**WRITTEN INSTRUCTION**. Reproduce the EPOLLEXCLUSIVE investigation note below word for word, from its title through its last sentence.

**PROVIDED PASSAGE**.
Investigate `EPOLLEXCLUSIVE`

## Summary

Investigate using `EPOLLEXCLUSIVE` to reduce thundering herd overhead when multiple threads call `epoll_wait()` on the same epoll file descriptor.

## Background

### Current Implementation

Corosio's epoll scheduler allows multiple threads to call `run()` on the same `io_context`, resulting in multiple threads blocking in `epoll_wait()` on a shared epoll fd. This provides natural load balancing for I/O events since the kernel typically wakes only one thread per event.

However, the `wakeup()` mechanism writes to an eventfd to signal waiting threads when:
- Work is posted via `post()` or `dispatch()`
- The scheduler is stopped
- A timer deadline changes

When the eventfd becomes readable, **all** threads blocked in `epoll_wait()` wake up simultaneously, but only one thread actually has work to do. The others acquire the mutex, find no work, and return to `epoll_wait()`. This is the classic thundering herd problem.

**RAW DATA**.
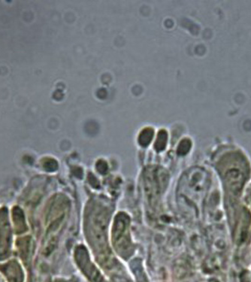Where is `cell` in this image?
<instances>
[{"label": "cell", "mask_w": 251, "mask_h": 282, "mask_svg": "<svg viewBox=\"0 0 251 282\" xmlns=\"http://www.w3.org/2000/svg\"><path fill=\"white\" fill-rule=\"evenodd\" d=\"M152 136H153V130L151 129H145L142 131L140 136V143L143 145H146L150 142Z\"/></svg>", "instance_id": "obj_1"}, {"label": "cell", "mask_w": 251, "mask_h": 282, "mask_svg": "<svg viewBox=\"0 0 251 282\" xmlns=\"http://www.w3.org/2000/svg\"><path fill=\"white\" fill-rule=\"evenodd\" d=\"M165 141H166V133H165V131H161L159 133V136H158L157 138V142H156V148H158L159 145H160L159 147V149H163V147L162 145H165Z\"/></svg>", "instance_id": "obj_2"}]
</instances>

**SOLUTION FOR THIS TASK**.
Investigate `EPOLLEXCLUSIVE`

## Summary

Investigate using `EPOLLEXCLUSIVE` to reduce thundering herd overhead when multiple threads call `epoll_wait()` on the same epoll file descriptor.

## Background

### Current Implementation

Corosio's epoll scheduler allows multiple threads to call `run()` on the same `io_context`, resulting in multiple threads blocking in `epoll_wait()` on a shared epoll fd. This provides natural load balancing for I/O events since the kernel typically wakes only one thread per event.

However, the `wakeup()` mechanism writes to an eventfd to signal waiting threads when:
- Work is posted via `post()` or `dispatch()`
- The scheduler is stopped
- A timer deadline changes

When the eventfd becomes readable, **all** threads blocked in `epoll_wait()` wake up simultaneously, but only one thread actually has work to do. The others acquire the mutex, find no work, and return to `epoll_wait()`. This is the classic thundering herd problem.